FOTOS LEO CALDAS
01 de Agosto de 2011
Goiana vista da BR-101 , margeada pelo rio que lhe dá o nome
Foto Leo Caldas
A casa de dona Sleyde Pedrosa de Freitas é uma das primeiras da Rua da Conceição, que começa na igreja de mesmo nome e se alarga até uma praça. Pertence à antiga Vila Operária de Goiana, e a proprietária nela reside desde 1955. “A cidade não era assim. As casas tinham só um andar, mas foram crescendo junto com as famílias”, conta. Ela também acrescentou à sua um segundo andar, onde mora o filho Luciano. A fachada tem pouco mais de quatro metros. Por dentro, os cômodos estreitos se multiplicam até chegar a um quintal com árvores frutíferas e um quartinho de despejo em que guarda lembranças de seu passado.
Dona Sleyde mora no centro de Goiana, na Zona da Mata Norte de Pernambuco, a 60 quilômetros da capital. Uma cidade com passado que orgulha os moradores, e com histórias que eles gostam de contar, até porque estão desenhadas em seu casario, nas oito igrejas barrocas majestosas (em variados estados de conservação) e nas casas da vila operária da antiga Fiação de Tecidos de Goiana, a Fiteg.
A Igreja do Rosário dos Pretos era onde os escravos e seus descendentes rezavam, já que não podiam se misturar com os brancos
Sleyde convida para entrar e conta que conheceu o marido, Severino Gonçalves de Freitas, nos anos 1950, quando era caixa e ele, contramestre. Com o casamento, ganharam a casinha. Nos anos 1980, quando a fábrica fechou, os teares foram para as casas dos operários, que passaram a trabalhar em cooperativa. Hoje, aos 84 anos, ela vive de artesanato, faz lembranças para festas de casamento e aniversário, e acredita que seus filhos e netos viverão por ali ad infinitum.
Para os moradores antigos de Goiana, a vida mudou nas últimas décadas, mas ninguém quer deixar de viver entre aquelas ruas assimétricas que envolvem as igrejas que remontam ao século 17, segundo o superintendente do Instituto do Patrimônio Histórico e Artístico Nacional (Iphan) em Pernambuco, Frederico Faria Neves. Naquela época, a economia se apoiava nos engenhos de cana-de-açúcar. O Rio Goiana trazia a produção até o centro do município, então movimentado entreposto de mercadorias destinadas ao litoral. A religiosidade do povo e dos donos de engenho ergueu os templos católicos monumentais – mas respeitando as diferenças sociais da época.

Tarefas
1 > Cite, sem alterações, o trecho do texto sobre Goiana que vai de "Dona Sleyde mora" até "Goiana, a Fiteg.".
2 > Com base no texto sobre Goiana, responda:
(a) Desde que ano dona Sleyde reside em sua casa?
(b) A quantos quilômetros da capital fica Goiana?
(c) Em que década a fábrica fechou?
3 > Prossiga com a redação do texto sobre Goiana a partir do ponto em que ele termina.
A consulta às entradas é dispensável.

Entradas de raciocínio espacial:
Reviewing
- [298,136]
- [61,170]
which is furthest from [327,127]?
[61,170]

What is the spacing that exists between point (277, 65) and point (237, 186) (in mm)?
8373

Respostas do exercício
1 >
Dona Sleyde mora no centro de Goiana, na Zona da Mata Norte de Pernambuco, a 60 quilômetros da capital. Uma cidade com passado que orgulha os moradores, e com histórias que eles gostam de contar, até porque estão desenhadas em seu casario, nas oito igrejas barrocas majestosas (em variados estados de conservação) e nas casas da vila operária da antiga Fiação de Tecidos de Goiana, a Fiteg.

2 >
(a) Desde 1955.
(b) A 60 quilômetros.
(c) Nos anos 1980.

3 >
“Tem a Igreja do Rosário dos Brancos, a matriz, aonde os senhores iam à missa. E tem a Igreja do Rosário dos Pretos, para os escravos e seus descendentes, mesmo que libertos, pois brancos e negros não se misturavam nem para rezar”, comenta Tiago Cordeiro de Albertim, funcionário da prefeitura. “A Igreja dos Pretos tem arquitetura e ornamentos mais ricos porque os escravos capricharam na que fizeram para si mesmos.”
Em estado de decadência, a Igreja de Santa Teresa, da Ordem Terceira
do Carmo, é uma das oito locais tombadas em 1938
A família de Tiago vive em Goiana, há pelo menos cinco gerações. Um bisavô, Severino Bandeira, era coletor federal (hoje corresponderia a um fiscal da Fazenda) e foi transferido para lá. Nunca mais saiu e todos vivem perto de dona Sleyde, em outra rua que guarda a mesma arquitetura de casas grudadas umas nas outras. Só que a fachada é mais larga. Além das casas de Tiago e de dona Sleyde, há bangalôs, antes destinados a funcionários graduados da Fiteg e diferenciados pelo pequeno jardim na frente e art déco na fachada.
Essas diferenças, dentro de uma simetria rara em cidades históricas, têm explicação, segundo Frederico Faria Neves. “A vila operária é do início do século 20. Era um conjunto completo, com a casa do gerente, dos operários, do dono e até o clube onde todos se encontravam”, enumera. “Por isso está em tombamento, o que esperamos conseguir até este ano, já que o processo está pronto.”
As casas da Rua das Baixinhas são um dos poucos conjuntos da
Vila Operária já tombados
PRESERVAÇÃO
Embora as oito igrejas de Goiana (nove, com a capela de Santo Antônio do Engenho Novo, fora da cidade) sejam tombadas desde 1938, ano seguinte à criação do Iphan, o conjunto arquitetônico da vila operária, projetado pelo arquiteto João Evaristo, no fim do século 19, ainda não está protegido.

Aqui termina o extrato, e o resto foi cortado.